If this new cam was adopted as NZ's arid cam, it would be a great addition to the DPM, which we need for the bush. 

I think the main reason Multicam is such a big hit over here is simply because it's better than ACU. I like it but again it's not a solution to everything. Nothing is.


----------



## digrar (Jun 26, 2013)

Could be worse, you could be the RAAF looking at this...


----------



## DA SWO (Jun 26, 2013)

Mac_NZ said:


> I didn't receive an e or hard copy but got to look at it.
> 
> They used urban, native bush, pines, tussock areas and shorelines.
> 
> ...



It works well in New Zealand, you guys planning on a local war? (sarcasim)

How does it work where you might have to deploy?

Murphy says they will deploy to an environment where the pattern doesn't fit.


----------



## Mac_NZ (Jun 26, 2013)

For Afghanistan etc it should be a pretty good pattern.  For were we are really likely to deploy in the near future (SE Asia) not so much.

The problem is that we have been so spread out deployment wise that a 90% solution was not going to work.  Also all the fighting in the last decade was in Afghanistan so its really driving the bus on equipment.  Strangely though we just pulled out of there...


----------



## Brooklynben (Jun 27, 2013)

pardus said:


> I asked a Kiwi Vietnam vet if he wished they could've had camouflage uniforms, he said No, that soon enough they were sweating so much the OD's they were wearing had dark patches that gave a camo effect.
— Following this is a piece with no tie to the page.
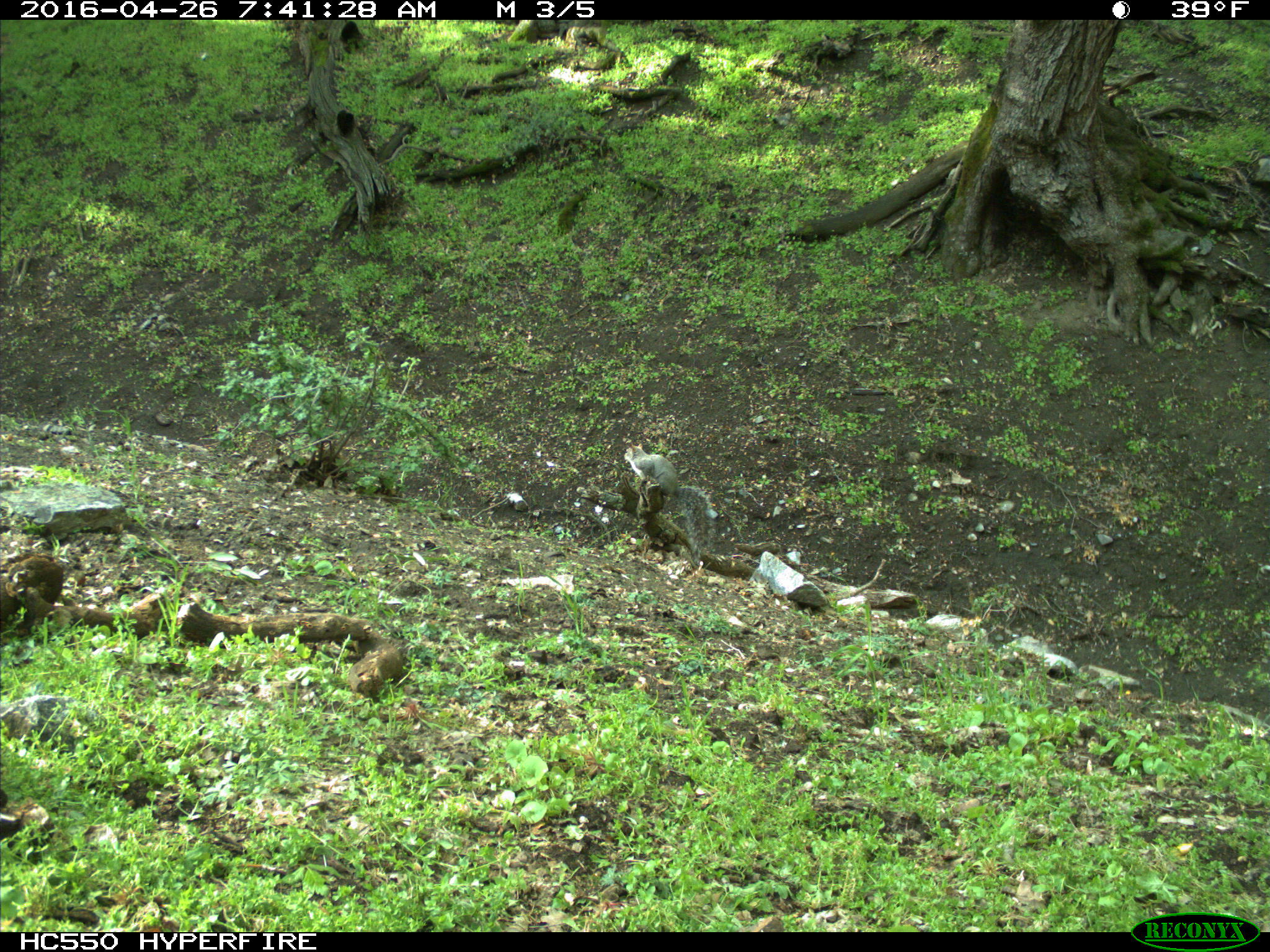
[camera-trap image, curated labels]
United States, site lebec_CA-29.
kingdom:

Add web gear and shadow to the equation and its not a bad option.  What's really crazy is that the civilian market has far better camouflage than we do, and it's mostly worn to go to walmart...


 Dead center!  Not only does OD develop it's own "shades and changes" with normal use in the field, but more importantly I found it worked particularly better at not revealing movement at night.


----------